Document:
..........
Migration forcée : près de 54% des migrants veulent rester au Maroc
Selon les résultats de l’enquête nationale sur les migrants forcés que vient de publier le Haut commissariat au plan, 53,7% des migrants qui veulent rester au Maroc évoquent comme raison principale le sentiment de sécurité (23,9%). Suivent les meilleures conditions de vie (20,6%), la possibilité d’accéder au marché du travail (10,5%) et la préférence de la famille de rester au Maroc (9,5%).
Le Maroc est de moins en moins un pays de transit pour les migrants désirant aller s’installer en Europe. Le royaume est, au contraire, devenu un pays d’accueil et d’immigration ; et cette tendance, amorcée depuis le début des années 2000, se confirme d’année en année, comme le montre les résultats de l’enquête nationale sur les migrants forcés que vient de publier le Haut commissariat au plan (HCP). Il en ressort, en effet, que plus de 53,7% des migrants veulent rester au Maroc. Ceux qui veulent émigrer dans un autre pays que le Maroc ne représentent plus que 25,9%, mais ils sont bien supérieurs à ceux qui entendent retourner au pays d’origine selon différents timing, avec ou sans conditions (11,8%). Enfin, le projet migratoire reste indéterminé pour 8,6% des migrants.
Le Maroc est un pays sûr
Concernant les migrants qui ont exprimé le désir de rester au Maroc, les Syriens sont les plus nombreux. Ils sont 72,4% à l’avoir déclaré, suivis par les Sénégalais (62,7%) et les ressortissants de la République démocratique du Congo (RDC) avec 62%. Ces derniers évoquent comme raison principale le sentiment de sécurité (23,9%) en premier lieu, suivi par les meilleures conditions de vie (20,6%), la possibilité d’accéder au marché du travail (10,5%), la préférence de la famille de rester au Maroc (9,5%). Les attitudes et comportements positifs des Marocains envers les migrants (6,9%) viennent après, suivies à la fin par la régularisation de la situation au Maroc (6%). Environ les deux-tiers des migrants au Maroc (67,3%) estiment, en effet, que les Marocains ont une attitude plutôt positive envers les migrants, les hommes sensiblement plus que les femmes avec respectivement 71,1% contre 61,6% et les personnes âgées de 60 ans et plus relativement plus que les jeunes avec respectivement 75,5% contre 63,4%. Les nationalités qui ont le plus exprimé cette opinion sont les Yéménites (87,5%), les Syriens (86,8%), les Sénégalais (78,7%) et les Guinéens (66,9%).
..........
Enregistrements extraits:
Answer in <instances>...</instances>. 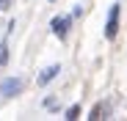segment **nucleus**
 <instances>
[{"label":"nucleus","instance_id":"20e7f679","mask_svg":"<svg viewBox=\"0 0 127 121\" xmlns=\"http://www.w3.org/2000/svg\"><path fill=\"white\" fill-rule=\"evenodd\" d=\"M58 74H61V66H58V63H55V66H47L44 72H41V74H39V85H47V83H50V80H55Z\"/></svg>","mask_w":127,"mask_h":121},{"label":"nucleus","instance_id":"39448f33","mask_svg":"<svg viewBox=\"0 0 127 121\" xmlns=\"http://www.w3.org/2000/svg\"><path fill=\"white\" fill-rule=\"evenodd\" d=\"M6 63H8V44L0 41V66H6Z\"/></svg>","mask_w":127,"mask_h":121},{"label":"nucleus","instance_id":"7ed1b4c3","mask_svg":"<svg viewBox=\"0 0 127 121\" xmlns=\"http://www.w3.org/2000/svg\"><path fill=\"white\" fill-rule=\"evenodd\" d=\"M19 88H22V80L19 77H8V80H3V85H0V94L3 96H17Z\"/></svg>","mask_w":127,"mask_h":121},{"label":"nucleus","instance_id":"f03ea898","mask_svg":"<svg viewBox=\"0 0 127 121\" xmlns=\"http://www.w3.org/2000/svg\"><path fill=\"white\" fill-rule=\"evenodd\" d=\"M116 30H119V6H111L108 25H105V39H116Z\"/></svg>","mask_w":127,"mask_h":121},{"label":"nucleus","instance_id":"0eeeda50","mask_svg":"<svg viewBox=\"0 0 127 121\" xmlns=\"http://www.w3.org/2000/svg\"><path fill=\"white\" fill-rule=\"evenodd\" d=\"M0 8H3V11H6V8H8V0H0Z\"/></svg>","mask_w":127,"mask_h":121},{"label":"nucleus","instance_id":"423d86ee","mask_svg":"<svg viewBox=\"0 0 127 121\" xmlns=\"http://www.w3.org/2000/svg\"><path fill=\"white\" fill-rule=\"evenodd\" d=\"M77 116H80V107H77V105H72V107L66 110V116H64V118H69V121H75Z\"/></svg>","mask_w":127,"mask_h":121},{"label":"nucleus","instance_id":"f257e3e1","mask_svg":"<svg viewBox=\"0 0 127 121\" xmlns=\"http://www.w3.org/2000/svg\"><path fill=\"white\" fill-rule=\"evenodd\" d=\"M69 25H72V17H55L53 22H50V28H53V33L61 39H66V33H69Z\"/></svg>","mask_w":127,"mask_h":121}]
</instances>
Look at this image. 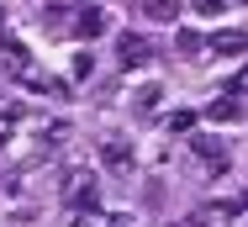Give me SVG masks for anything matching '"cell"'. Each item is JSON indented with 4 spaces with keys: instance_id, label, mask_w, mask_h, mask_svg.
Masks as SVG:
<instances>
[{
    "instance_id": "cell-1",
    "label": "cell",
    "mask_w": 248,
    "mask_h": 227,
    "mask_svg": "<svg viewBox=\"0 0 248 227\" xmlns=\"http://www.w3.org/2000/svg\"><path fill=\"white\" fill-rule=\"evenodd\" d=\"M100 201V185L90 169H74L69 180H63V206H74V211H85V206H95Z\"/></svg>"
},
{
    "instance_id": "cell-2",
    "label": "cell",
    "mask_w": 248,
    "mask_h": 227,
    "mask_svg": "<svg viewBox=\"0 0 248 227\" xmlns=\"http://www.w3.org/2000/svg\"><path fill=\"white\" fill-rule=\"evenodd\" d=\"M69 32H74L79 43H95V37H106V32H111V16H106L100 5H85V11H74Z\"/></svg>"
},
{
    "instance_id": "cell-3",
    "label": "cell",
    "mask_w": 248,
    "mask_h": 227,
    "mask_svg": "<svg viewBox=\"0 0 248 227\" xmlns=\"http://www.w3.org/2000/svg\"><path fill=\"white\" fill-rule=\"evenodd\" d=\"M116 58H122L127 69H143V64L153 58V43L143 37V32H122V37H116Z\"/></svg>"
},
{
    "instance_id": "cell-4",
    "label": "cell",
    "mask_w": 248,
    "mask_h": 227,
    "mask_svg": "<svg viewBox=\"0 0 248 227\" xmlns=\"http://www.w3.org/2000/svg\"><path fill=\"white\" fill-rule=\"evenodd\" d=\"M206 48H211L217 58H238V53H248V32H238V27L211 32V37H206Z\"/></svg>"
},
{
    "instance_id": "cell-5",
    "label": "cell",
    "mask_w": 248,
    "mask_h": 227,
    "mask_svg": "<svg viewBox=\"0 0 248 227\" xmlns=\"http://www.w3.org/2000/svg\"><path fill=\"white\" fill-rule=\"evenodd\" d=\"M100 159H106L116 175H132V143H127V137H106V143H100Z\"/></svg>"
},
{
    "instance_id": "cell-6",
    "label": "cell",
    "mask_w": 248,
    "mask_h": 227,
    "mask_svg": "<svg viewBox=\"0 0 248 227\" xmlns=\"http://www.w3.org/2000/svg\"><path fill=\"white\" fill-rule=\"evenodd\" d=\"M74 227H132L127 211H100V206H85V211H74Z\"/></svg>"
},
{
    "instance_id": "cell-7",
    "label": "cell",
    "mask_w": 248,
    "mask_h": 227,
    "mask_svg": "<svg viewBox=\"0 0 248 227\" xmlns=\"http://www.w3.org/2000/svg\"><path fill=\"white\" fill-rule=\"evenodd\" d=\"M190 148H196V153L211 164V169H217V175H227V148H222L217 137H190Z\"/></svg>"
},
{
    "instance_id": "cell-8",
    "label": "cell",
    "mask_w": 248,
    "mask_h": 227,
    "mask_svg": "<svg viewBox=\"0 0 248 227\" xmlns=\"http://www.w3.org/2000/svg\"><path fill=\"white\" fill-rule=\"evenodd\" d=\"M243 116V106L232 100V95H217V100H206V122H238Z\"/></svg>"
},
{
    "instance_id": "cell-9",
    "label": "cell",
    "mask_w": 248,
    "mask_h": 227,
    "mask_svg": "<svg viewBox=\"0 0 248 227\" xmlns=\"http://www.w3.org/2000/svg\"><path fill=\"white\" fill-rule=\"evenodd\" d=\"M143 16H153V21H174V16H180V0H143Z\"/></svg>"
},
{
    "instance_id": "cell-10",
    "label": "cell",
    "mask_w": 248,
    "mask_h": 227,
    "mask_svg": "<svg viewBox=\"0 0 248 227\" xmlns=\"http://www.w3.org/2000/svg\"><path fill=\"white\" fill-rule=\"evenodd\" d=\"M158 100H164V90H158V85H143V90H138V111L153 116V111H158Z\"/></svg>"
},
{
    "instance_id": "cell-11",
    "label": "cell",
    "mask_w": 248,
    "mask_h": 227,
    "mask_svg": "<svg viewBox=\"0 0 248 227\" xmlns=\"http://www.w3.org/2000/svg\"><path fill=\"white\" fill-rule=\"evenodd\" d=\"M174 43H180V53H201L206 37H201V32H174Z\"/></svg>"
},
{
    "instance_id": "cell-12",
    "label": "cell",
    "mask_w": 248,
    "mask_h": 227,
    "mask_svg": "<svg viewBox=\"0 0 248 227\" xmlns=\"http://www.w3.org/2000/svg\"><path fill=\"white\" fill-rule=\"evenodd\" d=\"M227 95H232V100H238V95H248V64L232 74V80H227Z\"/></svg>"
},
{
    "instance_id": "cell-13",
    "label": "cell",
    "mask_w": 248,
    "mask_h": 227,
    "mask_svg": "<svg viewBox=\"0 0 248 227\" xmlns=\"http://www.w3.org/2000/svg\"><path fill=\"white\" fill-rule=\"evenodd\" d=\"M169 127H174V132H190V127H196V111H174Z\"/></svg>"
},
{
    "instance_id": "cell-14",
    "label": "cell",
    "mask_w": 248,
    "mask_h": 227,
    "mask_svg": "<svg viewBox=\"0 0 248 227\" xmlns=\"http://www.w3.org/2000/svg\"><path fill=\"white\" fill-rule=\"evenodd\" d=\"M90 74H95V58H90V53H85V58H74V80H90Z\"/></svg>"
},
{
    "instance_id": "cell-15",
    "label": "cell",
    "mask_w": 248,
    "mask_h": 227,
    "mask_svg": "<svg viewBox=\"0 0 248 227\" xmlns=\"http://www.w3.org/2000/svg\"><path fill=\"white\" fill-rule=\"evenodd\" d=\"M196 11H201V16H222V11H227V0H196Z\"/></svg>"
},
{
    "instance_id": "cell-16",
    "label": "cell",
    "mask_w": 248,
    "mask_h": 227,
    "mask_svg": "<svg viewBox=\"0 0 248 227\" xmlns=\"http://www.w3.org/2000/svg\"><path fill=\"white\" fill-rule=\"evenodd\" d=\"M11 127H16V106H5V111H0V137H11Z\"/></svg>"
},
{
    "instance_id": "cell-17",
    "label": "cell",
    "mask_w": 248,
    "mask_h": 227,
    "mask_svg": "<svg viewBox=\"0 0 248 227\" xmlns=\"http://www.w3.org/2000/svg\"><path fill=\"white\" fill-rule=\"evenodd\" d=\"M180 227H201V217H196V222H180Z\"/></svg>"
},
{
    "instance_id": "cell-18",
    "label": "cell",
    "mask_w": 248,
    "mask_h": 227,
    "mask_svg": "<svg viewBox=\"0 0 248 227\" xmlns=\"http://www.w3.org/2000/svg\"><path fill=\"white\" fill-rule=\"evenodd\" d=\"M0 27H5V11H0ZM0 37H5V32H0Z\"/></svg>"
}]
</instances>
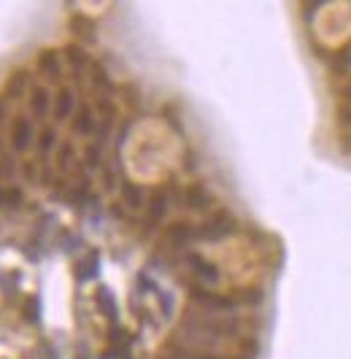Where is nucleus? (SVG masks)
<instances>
..........
Travail à faire: Poursuivez l'article sur les migrants forcés au Maroc à partir de sa dernière phrase.

La réponse:
Ceux qui veulent partir évoquent des conditions de vie difficiles
S’agissant des migrants désirant aller s’installer dans un autre pays (25,9%), de préférence européen, la proportion la plus élevée est notée parmi les Centrafricains (52,3%), suivis des Maliens (42,3%) et des Camerounais (40,9%) ; tandis que celle, la plus faible, est relevée parmi les Syriens (12,3%) et les Sénégalais (18%). Plus de 30% d’entre eux ont déclaré que le Maroc ne constitue qu’une étape transitoire et que leur projet migratoire initial est d’émigrer en Europe. Cette proportion atteint 44,8% parmi les ressortissants de la RDC, 39.5% parmi les Sénégalais, 37,3% parmi les Camerounais et 36,6% parmi les Maliens.
Pour justifier leur choix, 19% d’entre eux avancent que les conditions de vie sont difficiles au Maroc, 11,9% déclarent qu’ils aspirent à de meilleurs droits, conditions et protection des migrants ailleurs, 10,7% évoquent la difficulté d’accéder au marché du travail au Maroc, et 9,8% déclarent être encore à la recherche de travail. En tous cas, les pays de destination visés par les migrants sont, dans l’ordre, le Canada (20,1%), la France (19,1%), l’Espagne (15,5%), l’Allemagne (4,7%), la Belgique (3,9%), les États-Unis (2,8%) et l’Angleterre (2,2%).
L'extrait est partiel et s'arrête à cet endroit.